● **Исходный текст**:
И на реплику «Я знаю сам, что виноват»:
«Большая пауза: что ты мне в душу лезешь – стыдно.
Но надо ПЕРЕЙТИ ЧЕРЕЗ ЭТО – ЭТО НУЖНО РУСИ».
И артист комментирует эту готовность Федора подставить щеку как христианский поступок: «Иисус Христос».
Но, будучи готов поступиться своей гордостью, не согласен жертвовать другими и недоумевает требованиям Бориса по доносам неизвестных осудить близких людей («Уж эти мне доносы! Я в первый раз Старкова имя слышу, а Шуйского звучит повсюду имя»):
«Как же Борис слушает ублюдков».
Появляется Шуйский, и, желая уличить злоязычие Клешнина, Федор просит князя дать слово, что тот на него не злоумышлял. Просьба Федора дать честное княжеское слово сопровождена пометой артиста: «Вот как вы живете, вот как мы живем. Вот где честность». Он опять же необидно и наглядно показывает Шуйскому «как надо» вести себя честным людям. Нам слова довольно друг для друга. Так и должно быть между своими:
«Сила веры. Восстановить ее».
После признания князя Ивана («Ты слышал правду – я на тебя стал мятежом!») царь:
«Не слышу. Повышенные ритмы.
Хочешь исповедь: я сам этого хочу. Скажу только тебе!
Все на себя беру я, на себя».
Опять же прозревает высокий дух Шуйского, высоту мотивов, которые толкнули его на измену, и готов защитить его ото всех, прикрыть собой.
Смоктуновский не раз подчеркивает высокий и сильный дух, который побеждает у его Федора телесную немощь. Но тут единственная помета в тетрадке, где артист меняет безличное третье лицо и обращается к своему герою напрямую на «ты»: «Своим поступком ты доказал, что так же высок ДУХОМ, КАК И РАНЕЕ».
Эта помета не только позволяет судить об отношении артиста к его герою, позволяет говорить также об особом взгляде артиста на события пьесы. Смоктуновский рассматривает их как череду искушений героя, искушений, которые Федору помогают преодолеть сила и высота духа, разум и чувство предвидения («философ, мыслитель, мистик, телепат»).
Тем непоправимее и больнее крушение. Увидев подпись Шуйского на бумаге о расторжении брака и пострижении Ирины в монастырь, Федор подписывает приказ об аресте Шуйских. Для Федора здесь страшна даже не разлука с любимым и близким человеком, своей Иринушкой, – страшно предательство князя Ивана, которому он так верил:
«Страшный смысл: бьют по слабому. Несправедливость».

● **Вопросы к тексту**:
1 - Какой приказ подписывает Федор в тексте о роли Федора, когда видит подпись Шуйского на бумаге о расторжении брака?
2 - Выпишите без изменений фрагмент текста о роли Федора от "Все на себя" до "всех, прикрыть собой.".
3 - Продолжите текст о роли Федора после его последней фразы.

● **Сохраненные данные**:
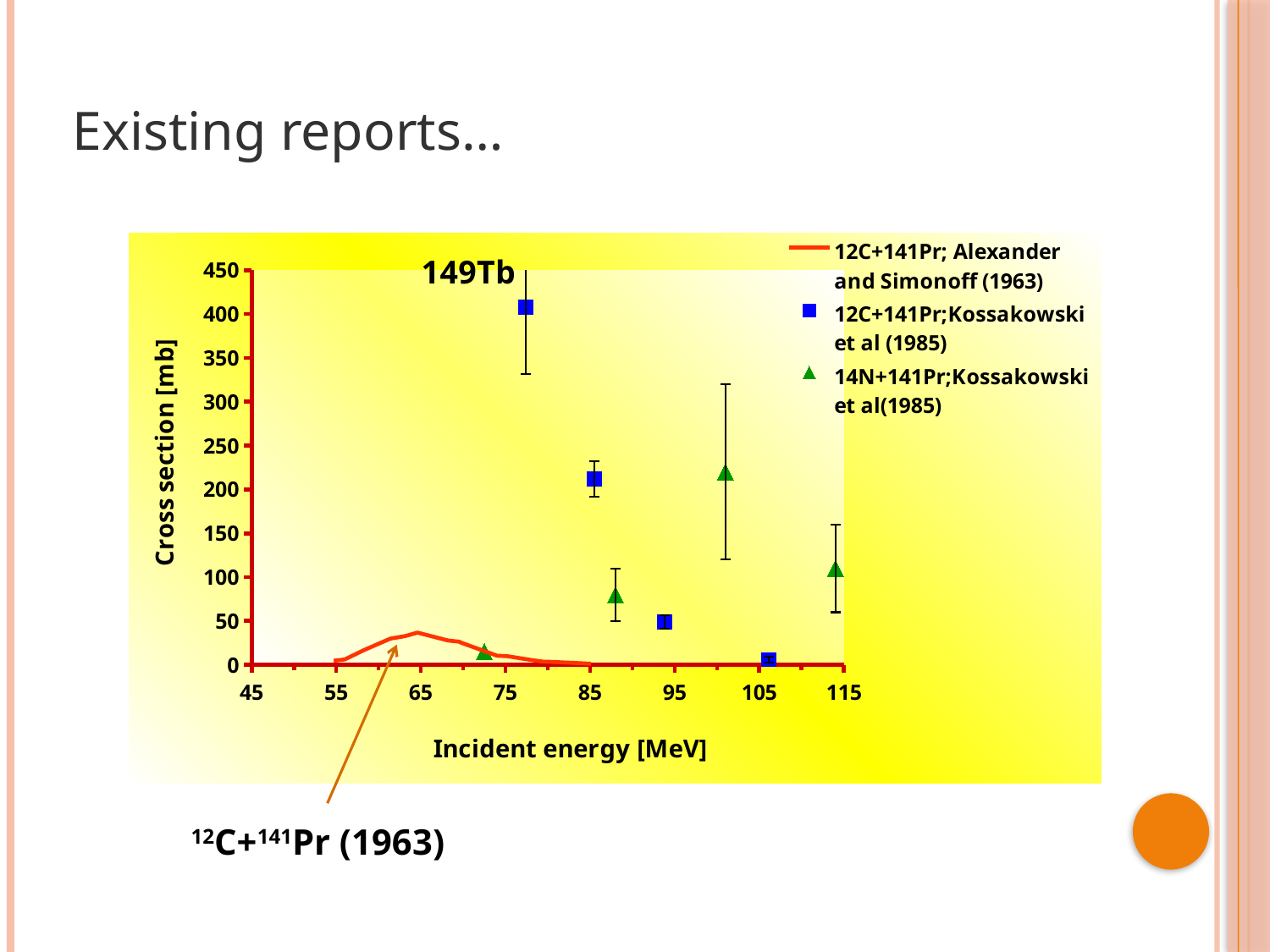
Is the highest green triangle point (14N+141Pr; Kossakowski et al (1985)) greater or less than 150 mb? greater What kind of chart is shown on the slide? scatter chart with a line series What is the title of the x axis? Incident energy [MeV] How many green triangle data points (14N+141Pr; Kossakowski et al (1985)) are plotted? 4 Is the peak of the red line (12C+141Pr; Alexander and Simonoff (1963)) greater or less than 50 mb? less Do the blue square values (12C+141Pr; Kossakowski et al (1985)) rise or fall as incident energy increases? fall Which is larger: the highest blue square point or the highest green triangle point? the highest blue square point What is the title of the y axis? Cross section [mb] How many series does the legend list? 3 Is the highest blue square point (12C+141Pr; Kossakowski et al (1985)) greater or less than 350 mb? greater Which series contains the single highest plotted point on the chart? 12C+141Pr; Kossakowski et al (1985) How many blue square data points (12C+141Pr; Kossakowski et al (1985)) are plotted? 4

● **Ответы**:
1 - Приказ об аресте Шуйских.

2 -
Все на себя беру я, на себя».
Опять же прозревает высокий дух Шуйского, высоту мотивов, которые толкнули его на измену, и готов защитить его ото всех, прикрыть собой.

3 -
Князь Иван поступает несправедливо. Сейчас царь не пытается понять, что стоит за поступком Шуйского, не вглядывается в человеческую душу и сердце. Яростный порыв гнева сметает обычную чуткость, понимающую доброту. Подняв двумя руками над головой печать, царь с размаху опускает ее на приказ об аресте Шуйских, не давая себе времени опомниться. Первый раз царь поступает необдуманно, поддавшись темному и гневному порыву оскорбленного чувства. Он опускает печать как топор гильотины. Царь стоит с низко опущенной головой. Все кончено. Как зафиксировал эту сцену внимательный рецензент спектакля: «Смоктуновский отваживается физически наглядно сыграть тот страшный паралич, который сковал царя. Отказали ноги, под длинной белой рубахой они чужие, недвижимые, и несчастный царь растерянно старается руками хоть как-то стронуть их с места. Они странно вывернулись в разные стороны, будто у тряпичного паяца, и не слушаются».
Как обозначил Смоктуновский стиль игры:
«Я играю не ноты, но философию».
Иначе говоря, не слова автора, но все то огромное, человеческое, общее, что за словами.
В последней сцене «ПЛОЩАДЬ ПЕРЕД АРХАНГЕЛЬСКИМ СОБОРОМ» царь стоит на коленях перед собором и взывает к отцу («Ты царствовать умел! Наставь меня!»):
«Последний привет отцу доброму. Клятва на остатке веры».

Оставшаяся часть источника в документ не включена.